2.3.2. Bens públicos formais e materiais

Além das clássicas classificações dos bens públicos, outra ganhou força

nas últimas décadas. É aquela quanto à substância do bem público. Por ela, há uma

divisão dos bens públicos em materiais ou formais, conforme for o proveito imediato à

satisfação do interesse público.

Assim, serão materiais os bens públicos que pertencerem ao Estado,

empregados na satisfação de interesse eminentemente público. Tratam-se dos bens

públicos por excelência. Serão formais, por sua vez, aqueles pertencentes ao Estado

que, embora titularizados por uma pessoa jurídica de direito público, não

desempenham função pública imediata, os quais se classificam como bens públicos

tão somente pelo critério subjetivo de titularidade da coisa.

São bens públicos materiais os classificados como de uso comum do povo

e os de uso especial. Formais são os dominicais.
-------------------------
Tarefa: Reproduza palavra por palavra o trecho sobre bens públicos, a partir de "empregados na satisfação" até "são os dominicais.", incluindo este último. Os dados a seguir não são necessários.
-------------------------
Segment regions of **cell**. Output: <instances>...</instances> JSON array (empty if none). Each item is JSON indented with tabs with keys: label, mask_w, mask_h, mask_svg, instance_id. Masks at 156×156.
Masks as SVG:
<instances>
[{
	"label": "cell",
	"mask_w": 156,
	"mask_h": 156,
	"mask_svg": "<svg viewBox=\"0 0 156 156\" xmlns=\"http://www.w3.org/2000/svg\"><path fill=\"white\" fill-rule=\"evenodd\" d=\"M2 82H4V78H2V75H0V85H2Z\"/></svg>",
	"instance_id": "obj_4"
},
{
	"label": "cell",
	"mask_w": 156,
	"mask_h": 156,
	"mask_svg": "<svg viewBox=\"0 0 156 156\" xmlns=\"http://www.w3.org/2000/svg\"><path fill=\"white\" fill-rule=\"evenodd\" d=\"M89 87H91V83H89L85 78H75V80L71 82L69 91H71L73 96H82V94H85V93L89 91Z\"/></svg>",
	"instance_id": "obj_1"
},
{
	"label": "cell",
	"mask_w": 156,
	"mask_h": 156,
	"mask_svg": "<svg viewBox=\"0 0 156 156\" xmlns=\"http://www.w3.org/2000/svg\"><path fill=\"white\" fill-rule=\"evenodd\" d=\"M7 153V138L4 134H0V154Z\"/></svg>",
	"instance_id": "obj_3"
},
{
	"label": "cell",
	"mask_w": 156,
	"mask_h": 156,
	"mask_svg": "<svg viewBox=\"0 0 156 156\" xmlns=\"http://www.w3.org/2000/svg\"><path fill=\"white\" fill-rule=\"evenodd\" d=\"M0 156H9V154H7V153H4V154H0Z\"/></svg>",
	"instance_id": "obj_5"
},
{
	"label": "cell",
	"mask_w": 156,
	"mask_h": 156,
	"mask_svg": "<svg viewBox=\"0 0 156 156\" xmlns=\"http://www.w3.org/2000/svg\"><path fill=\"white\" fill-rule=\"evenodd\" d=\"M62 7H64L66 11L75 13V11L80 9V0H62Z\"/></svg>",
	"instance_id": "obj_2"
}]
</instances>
-------------------------
Resposta:
empregados na satisfação de interesse eminentemente público. Tratam-se dos bens

públicos por excelência. Serão formais, por sua vez, aqueles pertencentes ao Estado

que, embora titularizados por uma pessoa jurídica de direito público, não

desempenham função pública imediata, os quais se classificam como bens públicos

tão somente pelo critério subjetivo de titularidade da coisa.

São bens públicos materiais os classificados como de uso comum do povo

e os de uso especial. Formais são os dominicais.